Der nachhaltige Umgang mit der Natur und mit Ressourcen ist der einzige Weg, wie wir in Zukunft in Europa Landwirtschaft betreiben können.

  Effizienz, fortschreitende Digitalisierung und immer größer werdende Maschinen - man könnte meinen, der Faktor Mensch wird langsam entbehrlich. Dem widerspricht Hermann Leithold entschieden. "Generell geht der Trend zu größeren Maschinen und Leistung, das ist richtig. Aber: Wir bringen mehr Intelligenz auf und in die Maschinen. Das bedeutet auch mehr Anforderungen an die Beschäftigten. Alleine in den Schulungen von Agricon waren im letzten Jahr 650 Personen. Für die Menschen, die auf dem Feld arbeiten, ist das tatsächlich eine positive Entwicklung, weil die Arbeit aufgewertet wird. Für einige bedeuten die Veränderungen aber sicher auch Herausforderungen."

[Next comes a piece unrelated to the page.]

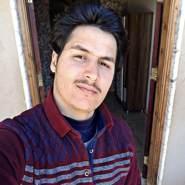 aabdllh227215's profile photo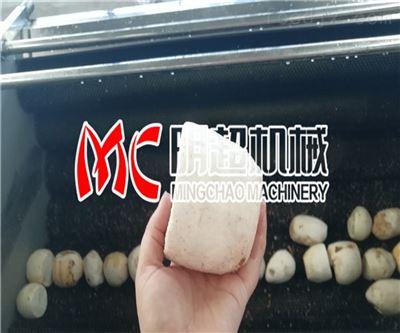 魔芋芋头清洗机加工去皮设备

Herausfordernd im positiven Sinne ist für Leithold auch die Verschmelzung von Betrieb und Familie.Denn im Familienunternehmen gäbe es eine andere Grundmotivation und eine ganzheitliche Herangehensweise an die Arbeit. Und: Der Druck, sich aus Karrieregründen gegen interne Konkurrenz durchzusetzen, falle weg, sagt Leithold. "Diese enge Verbindung mit dem Unternehmen birgt aber auch Nachteile. Man muss lernen, nicht zu emotional an die Arbeit ran zu gehen". Das alles so gut läuft, ist auch dem konstruktiven Umgang von Vater und Sohn zu verdanken. "Wir sind uns charakterlich sehr ähnlich. Daher ist es für mich manchmal spannender, mit Kollegen über eine Sache zu diskutieren, die einen anderen Mindset haben als wir - das führt dann auch zu anderen und neuen Erkenntnissen.

Daten sind das neue Gold.

Den motivierten Mitarbeitern ist es zu verdanken, dass Agricon wächst und inzwischen auch international, insbesondere in Osteuropa, ein fester Spieler im Markt ist. Mit dem wachsenden Erfolg wird jedoch auch die Konkurrenz immer größer.

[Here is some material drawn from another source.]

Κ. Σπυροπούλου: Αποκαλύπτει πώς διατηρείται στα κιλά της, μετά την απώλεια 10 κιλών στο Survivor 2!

"Wie sagt man so schön: Daten sind das neue Gold. Auch in der Landwirtschaft. Wir sind inzwischen der einzige inhabergeführte und vor allem unabhängige Anbieter auf dem Markt", so Leithold, der sich mit seinem Unternehmen gegen Konzerne wie Bayer, Baywa und Monsanto behaupten muss. Also die Big-Player der Betriebsmittelindustrie. Diese bieten den Landwirten Technik und Datenanalyse meist kostenlos an. "Die an diesen Programmen teilnehmenden Landwirte sollten sich aber mal fragen, ob es der Richtige weg ist, den Konzernen seine Daten zu Verfügung zu stellen, die einem Pflanzenschutz- oder Düngemittel verkaufen. Das ist in etwa so, als ob das Finanzamt einem anbietet, einem kostenlos die Buchhaltung zu machen. Also eher eine schlechte Idee."